§ **Ejercicios por resolver**
**1.** Según el texto sobre la Transfiguración, ¿qué películas aspiran al Oscar a los mejores efectos especiales?
**2.** Prosigue el texto sobre la Transfiguración a partir de su última oración.

§ **Texto de lectura**
Publicado por Entra y Veras
Aunque en aquella época se desconocía el arte de los efectos especiales, el relato de la transfiguración parece introducirnos en una de seas películas de ciencia ficción. Por desgracia, como pasa en el cine, la vida comienza al bajar del Tabor. El ojo del poeta nos traslada, pero hay que echar pie a tierra para seguir viviendo.
El próximo domingo, 7 de marzo, tendrá lugar la Ceremonia de los Oscars. Uno de los premios que se otorgará será el Oscar a los Mejores efectos especiales. En esta categoría, aspiran a la correspondiente estatuilla tres películas: Avatar, Distrito 9 y Star Trek. Dentro de una semana conoceremos cuál de ellas es la ganadora. Ahora toca esperar: tiempo al tiempo.
No obstante, a fecha de hoy sabemos ya, sin ninguna duda ni dilación, que toda la espectacular escenografía que envuelve al episodio evangélico de la Transfiguración se sitúa al margen de la lista de recursos virtuales empleados por la ficción cinematográfica. Aquí no se compite por embelesar al público o seducir a los académicos de Hollywood, sino que el relato pretende desvelarnos un destello –siquiera fugaz– de la divina luminosidad de Jesús. Y es que la moneda del vivir y la medalla del creer tienen siempre dos caras: la de la sombra y la de la luz. Cada uno somos, a la vez, actores principales y testigos directos de que nuestros pies se mueven en el escenario blanquinegro de un complejo tablero de ajedrez: por un lado, el barro nos constituye, así que a menudo el lodo nos salpica y mancha; y, por otro, en repetidas ocasiones el soplo de la bondad nos lleva al huerto de lo verdadero, noble y justo.

§ **Filas proporcionadas**

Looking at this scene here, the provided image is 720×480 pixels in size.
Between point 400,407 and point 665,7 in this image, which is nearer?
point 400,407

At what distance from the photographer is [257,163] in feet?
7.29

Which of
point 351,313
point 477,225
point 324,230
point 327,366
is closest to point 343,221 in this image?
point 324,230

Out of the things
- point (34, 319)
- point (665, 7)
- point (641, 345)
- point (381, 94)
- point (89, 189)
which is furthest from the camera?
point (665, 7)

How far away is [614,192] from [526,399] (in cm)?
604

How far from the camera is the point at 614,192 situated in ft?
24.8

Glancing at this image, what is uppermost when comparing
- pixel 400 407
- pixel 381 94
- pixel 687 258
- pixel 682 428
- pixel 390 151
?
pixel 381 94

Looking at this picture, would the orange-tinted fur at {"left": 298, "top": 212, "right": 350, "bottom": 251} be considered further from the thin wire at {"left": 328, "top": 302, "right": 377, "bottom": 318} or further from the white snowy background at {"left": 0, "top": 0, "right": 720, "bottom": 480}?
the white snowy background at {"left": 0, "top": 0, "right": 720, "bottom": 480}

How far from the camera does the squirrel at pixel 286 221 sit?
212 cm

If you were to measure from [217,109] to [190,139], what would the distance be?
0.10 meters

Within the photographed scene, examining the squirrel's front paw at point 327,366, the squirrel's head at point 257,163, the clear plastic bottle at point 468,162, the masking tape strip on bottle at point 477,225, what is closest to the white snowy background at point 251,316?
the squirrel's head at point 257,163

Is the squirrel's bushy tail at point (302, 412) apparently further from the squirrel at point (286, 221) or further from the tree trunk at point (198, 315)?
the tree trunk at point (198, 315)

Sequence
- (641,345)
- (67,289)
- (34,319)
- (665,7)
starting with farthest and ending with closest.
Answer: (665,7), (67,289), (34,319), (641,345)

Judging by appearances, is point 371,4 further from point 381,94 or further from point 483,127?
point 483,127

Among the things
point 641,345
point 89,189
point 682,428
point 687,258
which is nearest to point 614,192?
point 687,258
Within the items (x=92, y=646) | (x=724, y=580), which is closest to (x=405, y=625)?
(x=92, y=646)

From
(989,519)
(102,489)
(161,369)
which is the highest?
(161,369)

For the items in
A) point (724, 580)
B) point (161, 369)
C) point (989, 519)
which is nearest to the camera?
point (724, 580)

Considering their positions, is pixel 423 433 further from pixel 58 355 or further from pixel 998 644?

§ **Soluciones**
**1.** Avatar, Distrito 9 y Star Trek.

**2.**
Pedro, Juan y Santiago sumaban seis ojos que se fundieron en un único asombro. Eran tres árboles de ribera plantados circunstancialmente en lo alto de un monte. En su profesión de echadores de redes en el lago de Galilea, más de una vez habían quedado deslumbrados por los rayos declinantes del sol del atardecer. Sin embargo, aquel día todo fue distinto: el «astro» en ascuas era de carne y hueso, se llamaba Jesús y mostraba una «blancura resplandeciente» superior a cualquiera otra conocida y para nada ni nadie ofensiva, hiriente o anuladora. Además, el sonido era también extraordinario, de «nube ventrílocua»: «Éste es mi Hijo elegido; escuchadlo». Resultado: otros seis oídos cautivados por una sabia y magnética voz.
«Dame un ojo de poeta, un solo ojo / […] / y moveré el mundo en torno de su iris», suplicaba Gerardo Diego. La Transfiguración es ese penetrante «ojo de poeta» que espabila nuestra mirada creyente estirándola hasta el horizonte de la trascendencia sin ocultarle los charcos fangosos presentes en el camino del día a día. La marcha cuaresmal –fiel espejo de nuestra entera peregrinación por la vida– tiene mucha más luz que la que nuestras bombillas de calambres, cansancios y rutinas proyectan. Hace falta creerlo para verlo. Las escorias de la limitación que llevamos a cuestas son evidentes. Negarlo es de necios. Pero, precisamente porque no cerramos los ojos a la realidad de la ceniza, vislumbramos el fuego. Caminar con los pies en el suelo y la esperanza en vena es un sello inherente a nuestro oficio de discípulos del Evangelio. En el bendito empeño por llevar a cabo esta tarea sin extravíos ni desvaríos, nos enciende y alumbra el calor y la llama de Jesús. No necesitamos recurrir a los trucos de los efectos especiales. Ésos, para el cine.
José Manuel Berruete, agustino recoleto.
Parroquia Nuestra Señora de Buenavista (Getafe, Madrid)
El próximo domingo, 7 de marzo, tendrá lugar la Ceremonia de los Oscars. Uno de los premios que se otorgará será el Oscar a los Mejores efectos especiales. En esta categoría, aspiran a la correspondiente estatuilla tres películas: Avatar, Distrito 9 y Star Trek. Dentro de una semana conoceremos cuál de ellas es la ganadora. Ahora toca esperar: tiempo al tiempo.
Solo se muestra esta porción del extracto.